- Lobby card
- Directed by: Hariharan
- Written by: M. T. Vasudevan Nair
- Based on: Valarthumrugangal (1954) by M. T. Vasudevan Nair
- Produced by: K. C. Joy
- Starring: Ratheesh Sukumaran Madhavi Thikkurissy Sukumaran Nair
- Cinematography: Melli Irani
- Edited by: G. Venkittaraman
- Music by: M. B. Sreenivasan
- Production company: Priyadarsini Movies
- Distributed by: Priyadarsini Movies
- Release date: 29 May 1981;
- Country: India
- Language: Malayalam

= Valarthumrugangal =

1981 Indian film

Valarthumrugangal is a 1981 Indian Malayalam-language drama film directed by Hariharan and written by M. T. Vasudevan Nair based on his own 1954 short story of the same name. It stars Ratheesh, Sukumaran, Madhavi and Thikkurissy Sukumaran Nair. The film has musical score by M. B. Sreenivasan. It is the only film Nair contributed as lyricist for the songs.

== Cast ==

- Ratheesh as Chandran
- Sukumaran as Dair Devil Bhaskaran
- Madhavi as Janu
- Thikkurissy Sukumaran Nair
- V. T. Aravindakshamenon
- Vijayavani
- Balan K. Nair as Kumaran Gurukkal
- Chithra
- G. K. Pillai
- K. P. Ummer
- Nagesh
- Nanditha Bose
- Oduvil Unnikrishnan as Govindan
- P. K. Abraham
- Prathima
- Santo Krishnan

== Soundtrack ==
The music was composed by M. B. Sreenivasan and the lyrics were written by M. T. Vasudevan Nair.

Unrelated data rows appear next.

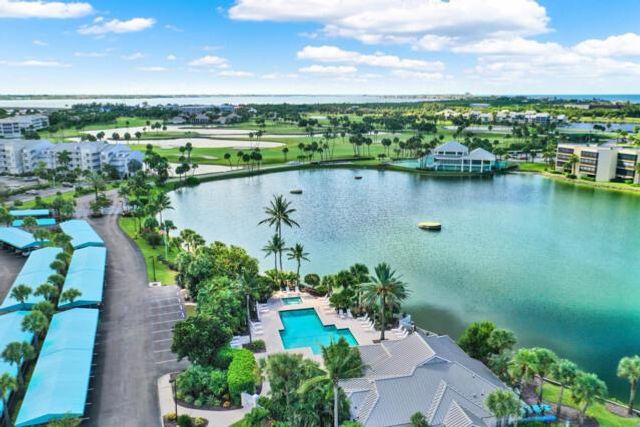 5799 NE Island Cove Way 1404, Stuart, FL 34996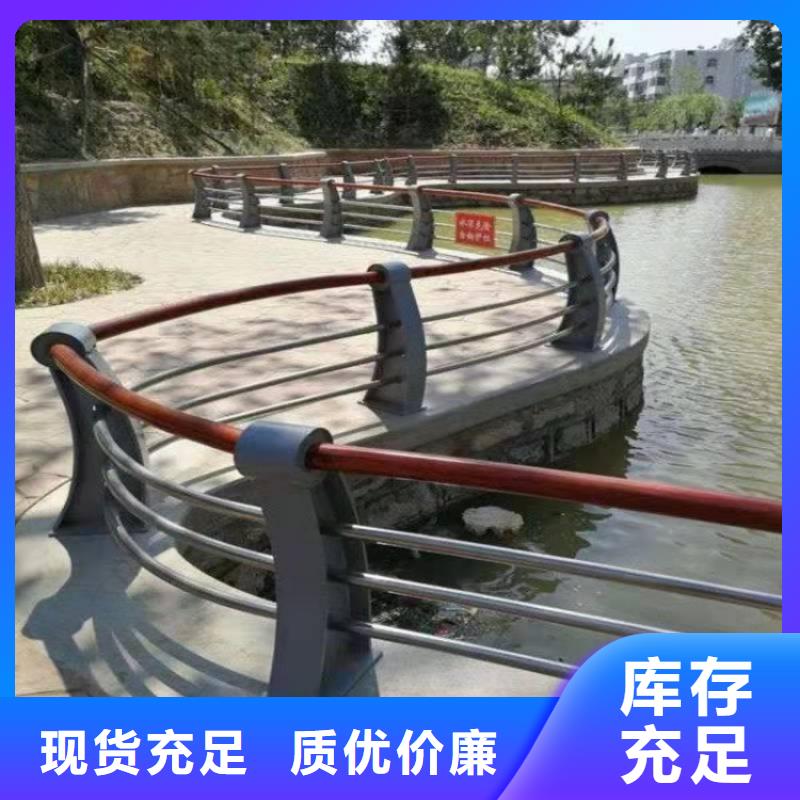 鋼板立柱價格詳情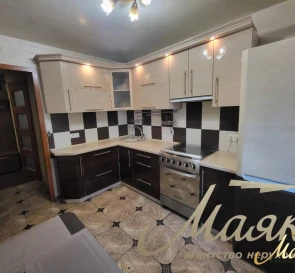 Фото 2. Двокімнатна квартира, продаж. Запоріжжя Шевченковский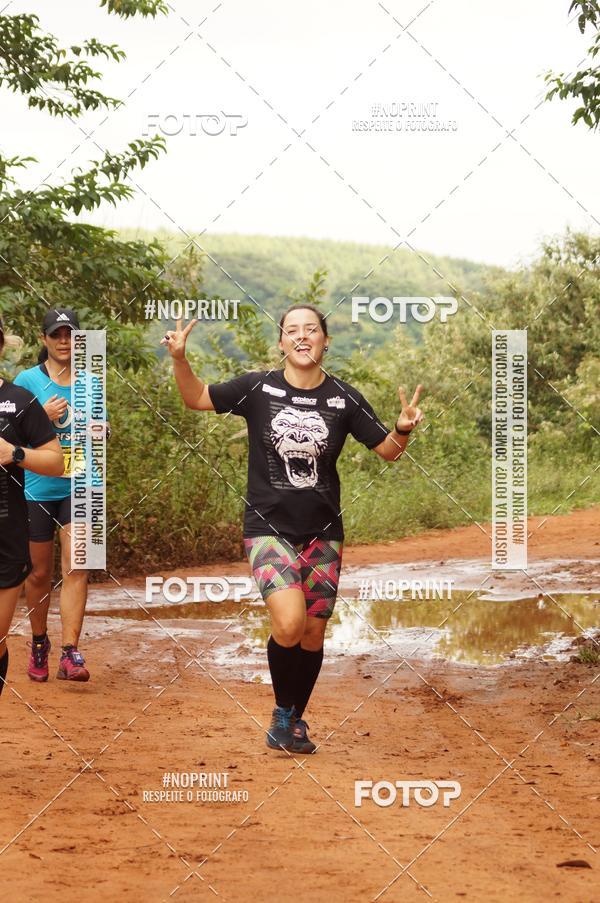 Buy your photos of the eventCorrida Explore - Botucatu  on Fotop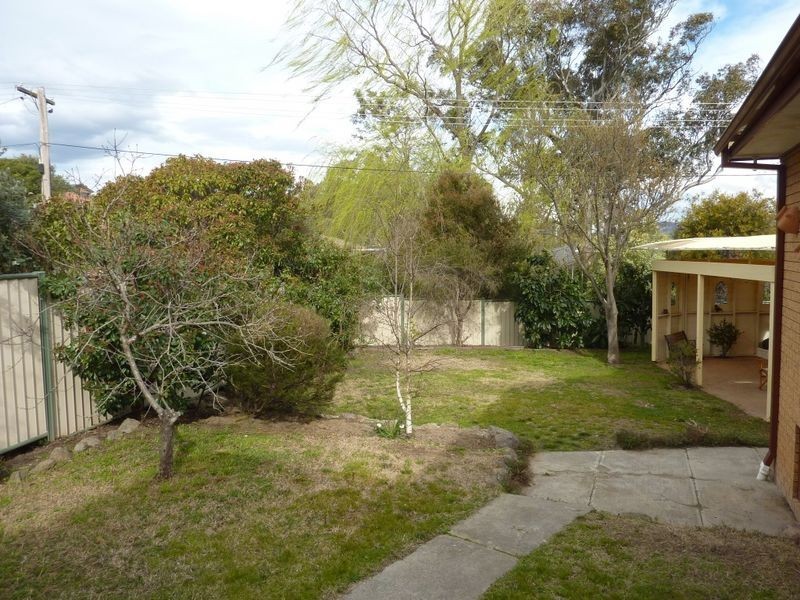 106 Castleton Crescent, Gowrie ACT 2904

| No. | Song | Singers | Lyrics | Length (m:ss) |
|---|---|---|---|---|
| 1 | "Kaakkaalan Kaliyachan" | K. J. Yesudas | M. T. Vasudevan Nair |  |
| 2 | "Karmathin Paathakal Veedhikal" | K. J. Yesudas, Chorus | M. T. Vasudevan Nair |  |
| 3 | "Oru Murikkannaadiyilonnu Nokki" | S. Janaki | M. T. Vasudevan Nair |  |
| 4 | "Shubha Raathri" | K. J. Yesudas | M. T. Vasudevan Nair |  |

==Awards==
Madhavi won Kerala State Film Award for Best Supporting Actress for her role.